What’s wrong with these people in this picture? This might be the first thing you might ask yourselves. They are possibly watching a dying man on the highway. I’m not sure if watching is the right word choice here. It seemed like they were offering him company or comfort in his last breath. They could have done much more than being mere bystanders. No cars would volunteer to take the man to the hospital. Not a man would come out of the passing traffic to see if they could do anything to help this man. Passersby looked at the man but dared not to step forward or step out of their vehicle to check on him. Everyone seemed to know the right thing to do is to be a good Samaritan. Yet, no one was doing anything to help this man. Instead, he was surrounded as though, he needed someone to watch him die. Thus, this raises the question: How did we come to this magnitude of stupidity in the first place?

We know how our family worries about us until we get home safely every day. We want to make it to home safe and have dinner with our families, have quality family time, read bedtime stories to our children, and go to bed hoping for a better day tomorrow. The same passive bystanders or passersby also have families. They know that the right thing to do is to be useful to lighten the burden of others, bind the wounds of those hurting, and be willing to walk with the sojourner. The specific reason behind this kind of indifference toward the situation of life and death cannot be justified by any means but can be utterly understood in the proper context.

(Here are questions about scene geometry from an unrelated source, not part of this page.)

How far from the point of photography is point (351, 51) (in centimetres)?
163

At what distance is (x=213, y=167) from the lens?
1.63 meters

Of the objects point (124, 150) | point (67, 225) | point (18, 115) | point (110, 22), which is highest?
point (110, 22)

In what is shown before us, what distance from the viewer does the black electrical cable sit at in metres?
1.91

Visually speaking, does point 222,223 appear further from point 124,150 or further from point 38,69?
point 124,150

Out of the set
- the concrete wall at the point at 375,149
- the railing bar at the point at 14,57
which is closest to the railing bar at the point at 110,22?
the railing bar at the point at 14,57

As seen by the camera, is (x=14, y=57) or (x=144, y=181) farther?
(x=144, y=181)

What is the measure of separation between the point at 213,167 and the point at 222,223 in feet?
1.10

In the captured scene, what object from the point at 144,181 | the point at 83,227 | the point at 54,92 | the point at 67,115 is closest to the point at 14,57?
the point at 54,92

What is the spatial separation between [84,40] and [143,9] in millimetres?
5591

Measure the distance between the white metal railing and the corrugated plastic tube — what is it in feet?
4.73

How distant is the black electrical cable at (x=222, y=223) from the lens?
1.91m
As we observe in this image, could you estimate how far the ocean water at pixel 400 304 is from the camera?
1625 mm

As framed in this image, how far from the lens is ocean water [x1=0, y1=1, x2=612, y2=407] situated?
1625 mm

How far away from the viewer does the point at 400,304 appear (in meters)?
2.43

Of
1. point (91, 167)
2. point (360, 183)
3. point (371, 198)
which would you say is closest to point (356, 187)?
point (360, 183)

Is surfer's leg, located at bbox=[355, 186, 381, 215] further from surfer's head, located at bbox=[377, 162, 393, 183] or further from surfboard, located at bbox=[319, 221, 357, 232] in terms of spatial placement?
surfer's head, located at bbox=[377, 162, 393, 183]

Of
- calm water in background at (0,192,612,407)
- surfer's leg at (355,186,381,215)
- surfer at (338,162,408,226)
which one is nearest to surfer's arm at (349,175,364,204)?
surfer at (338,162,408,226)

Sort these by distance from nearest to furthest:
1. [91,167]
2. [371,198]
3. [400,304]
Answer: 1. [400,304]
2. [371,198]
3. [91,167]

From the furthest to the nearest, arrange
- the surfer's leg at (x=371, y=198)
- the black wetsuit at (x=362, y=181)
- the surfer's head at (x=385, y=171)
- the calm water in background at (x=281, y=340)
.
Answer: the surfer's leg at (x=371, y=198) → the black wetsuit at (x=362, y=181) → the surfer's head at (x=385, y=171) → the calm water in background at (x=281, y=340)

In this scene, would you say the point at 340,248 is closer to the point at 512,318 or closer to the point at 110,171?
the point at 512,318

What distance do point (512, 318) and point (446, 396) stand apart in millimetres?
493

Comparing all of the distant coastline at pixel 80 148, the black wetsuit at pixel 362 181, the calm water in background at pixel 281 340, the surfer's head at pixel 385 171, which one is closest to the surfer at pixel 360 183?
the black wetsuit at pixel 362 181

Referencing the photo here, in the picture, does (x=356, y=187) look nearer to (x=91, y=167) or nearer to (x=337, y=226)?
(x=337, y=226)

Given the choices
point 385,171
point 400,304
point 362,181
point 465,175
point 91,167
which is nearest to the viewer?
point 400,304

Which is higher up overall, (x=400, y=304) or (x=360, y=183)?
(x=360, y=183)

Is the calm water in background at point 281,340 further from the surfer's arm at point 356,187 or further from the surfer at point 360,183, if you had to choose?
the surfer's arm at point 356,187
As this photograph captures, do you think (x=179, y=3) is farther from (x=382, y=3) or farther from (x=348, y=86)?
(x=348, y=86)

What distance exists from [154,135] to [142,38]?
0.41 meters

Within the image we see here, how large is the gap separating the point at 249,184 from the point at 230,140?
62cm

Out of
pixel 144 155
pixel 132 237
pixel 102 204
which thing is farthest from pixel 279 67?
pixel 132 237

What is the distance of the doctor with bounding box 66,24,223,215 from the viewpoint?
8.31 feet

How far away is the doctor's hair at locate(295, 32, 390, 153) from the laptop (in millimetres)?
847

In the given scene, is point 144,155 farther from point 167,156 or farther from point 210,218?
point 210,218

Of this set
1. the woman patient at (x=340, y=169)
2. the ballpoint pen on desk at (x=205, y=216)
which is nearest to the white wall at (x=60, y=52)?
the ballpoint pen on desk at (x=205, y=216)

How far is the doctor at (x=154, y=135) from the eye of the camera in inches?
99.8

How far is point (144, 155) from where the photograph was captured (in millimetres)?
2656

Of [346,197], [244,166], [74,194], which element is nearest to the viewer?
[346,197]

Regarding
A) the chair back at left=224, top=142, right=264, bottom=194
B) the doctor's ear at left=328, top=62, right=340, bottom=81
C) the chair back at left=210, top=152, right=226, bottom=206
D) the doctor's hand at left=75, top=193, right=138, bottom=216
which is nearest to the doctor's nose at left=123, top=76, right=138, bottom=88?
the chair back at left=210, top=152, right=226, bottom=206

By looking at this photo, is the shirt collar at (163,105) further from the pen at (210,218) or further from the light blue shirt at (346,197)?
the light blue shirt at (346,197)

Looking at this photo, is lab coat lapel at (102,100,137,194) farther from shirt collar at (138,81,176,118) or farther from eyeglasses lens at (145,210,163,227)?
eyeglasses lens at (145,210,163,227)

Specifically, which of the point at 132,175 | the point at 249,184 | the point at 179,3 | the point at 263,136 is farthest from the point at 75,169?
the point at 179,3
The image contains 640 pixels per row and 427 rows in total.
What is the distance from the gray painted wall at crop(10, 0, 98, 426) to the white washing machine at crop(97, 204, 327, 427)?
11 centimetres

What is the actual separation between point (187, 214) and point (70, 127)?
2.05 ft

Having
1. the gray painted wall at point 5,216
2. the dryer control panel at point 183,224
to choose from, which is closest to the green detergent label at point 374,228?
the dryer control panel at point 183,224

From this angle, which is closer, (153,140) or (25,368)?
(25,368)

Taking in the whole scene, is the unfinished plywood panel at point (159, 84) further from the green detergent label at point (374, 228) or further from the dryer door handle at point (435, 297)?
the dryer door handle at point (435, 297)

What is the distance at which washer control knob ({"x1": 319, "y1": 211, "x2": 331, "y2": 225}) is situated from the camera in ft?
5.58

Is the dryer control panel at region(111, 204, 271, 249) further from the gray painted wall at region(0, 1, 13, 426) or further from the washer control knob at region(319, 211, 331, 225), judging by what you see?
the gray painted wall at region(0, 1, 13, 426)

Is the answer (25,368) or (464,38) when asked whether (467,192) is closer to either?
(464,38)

Knowing that you could be charged with murder or attempt to murder for helping someone can be more than frightening. You could end up in jail for life-term for a crime you did not commit.

We cannot claim that people lack empathy, especially in traffic accidents. The passive reaction from the passersby or bystanders has nothing to do with their unwillingness to step up to save someone’s life. It is a fear of a legal system that can later become a hangman’s noose for any good Samaritan. Once you touch or move the victim, onward your fate is not in your own control. It is most likely determined by what happens next to the victim. When the victim is taken to the hospital, a person who helped the victim will be the first person to be interrogated. A good samaritan becomes the prime suspect in the eyes of the authorities. In their approach to interrogation, he or she is dehumanized and demoralized even before proven guilty beyond reasonable doubt.

Immediately, they think that you are helping the victim merely because of an enormous sense of guilt you have felt after hurting the victim. They usually believe that there is no other reason to put yourself to possible legal harm’s way if you had nothing to do with the incident. They will be convinced only if a group of people can be an alibi during the incident.

Next, the authorities force the person to stay with the victim or in some cases, the person is detained until the victim can attest or testify of no wrongdoing or harm inflicted by the good Samaritan. Furthermore, a medical team also puts you in a notably awkward position by asking you to bear the financial burden of the victim for treatment. Unless you deposit cash in the cash registry, the victim will likely not get much attention. The hospital administration and the medical team will be concerned more about whether the victim’s family will be able to pay for the treatment.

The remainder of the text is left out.